• [文書の抜粋]:
子ども時代のあの頃に出来なかったことを綴っていきます。

森 絵都(もり・えと)

1968年東京都生まれ。90年『リズム』で講談社児童文学新人賞を受賞しデビュー、同作品で椋鳩十児童文学賞を受賞。その後、『宇宙のみなしご』で野間児童文芸新人賞、産経児童出版文化賞ニッポン放送賞を受賞。『アーモンド入りチョコレートのワルツ』で路傍の石文学賞、『つきのふね』で野間児童文芸賞、『カラフル』で産経児童出版文化賞、『DIVE!!』で小学館児童出版文化賞、『風に舞いあがるビニールシート』で第135回直木賞を受賞。絵本テキストに『ぼくだけのこと』(偕成社)、『おどるカツオブシ』(金の星社)、『オニたいじ』(金の星社)、『希望の牧場』(岩崎書店)、近作に『クラスメイツ』(偕成社)など幅広く活躍。

第5回

子どもは、よく嘘をつく。
たとえば、やらかしてしまった何かを繕うための嘘。
宿題を忘れた理由を問われた子は、一瞬のうちに「急に遠くの親戚の家へ行くことになっちゃって、宿題をもってって一生懸命やったのに、そのまま忘れてきてしまった」くらいの嘘をでっちあげる。怒られたくない一心で、いくらでも凝った設定を練る。

• [分析用データ]:
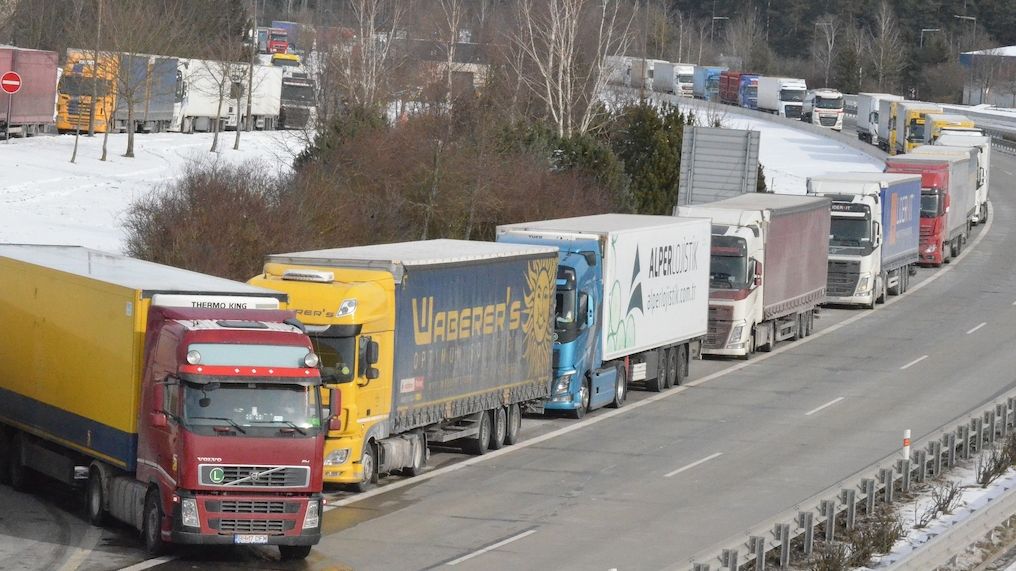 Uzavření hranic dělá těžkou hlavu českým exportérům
==
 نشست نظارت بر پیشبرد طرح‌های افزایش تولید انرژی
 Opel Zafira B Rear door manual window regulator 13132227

• [やってみよう]:
文書の抜粋の内容について、次の問いに答えてください。
(a) 森絵都は何年に、どこで生まれましたか。
(b) 第135回直木賞を受賞した作品は何ですか。
(c) 宿題を忘れた理由を問われた子は、どんな一心で凝った設定を練りますか。
記録は使わず、文書の抜粋だけをもとに答えてください。

• [解答欄]:
(a) 1968年に東京都で生まれました。
(b) 『風に舞いあがるビニールシート』です。
(c) 怒られたくない一心です。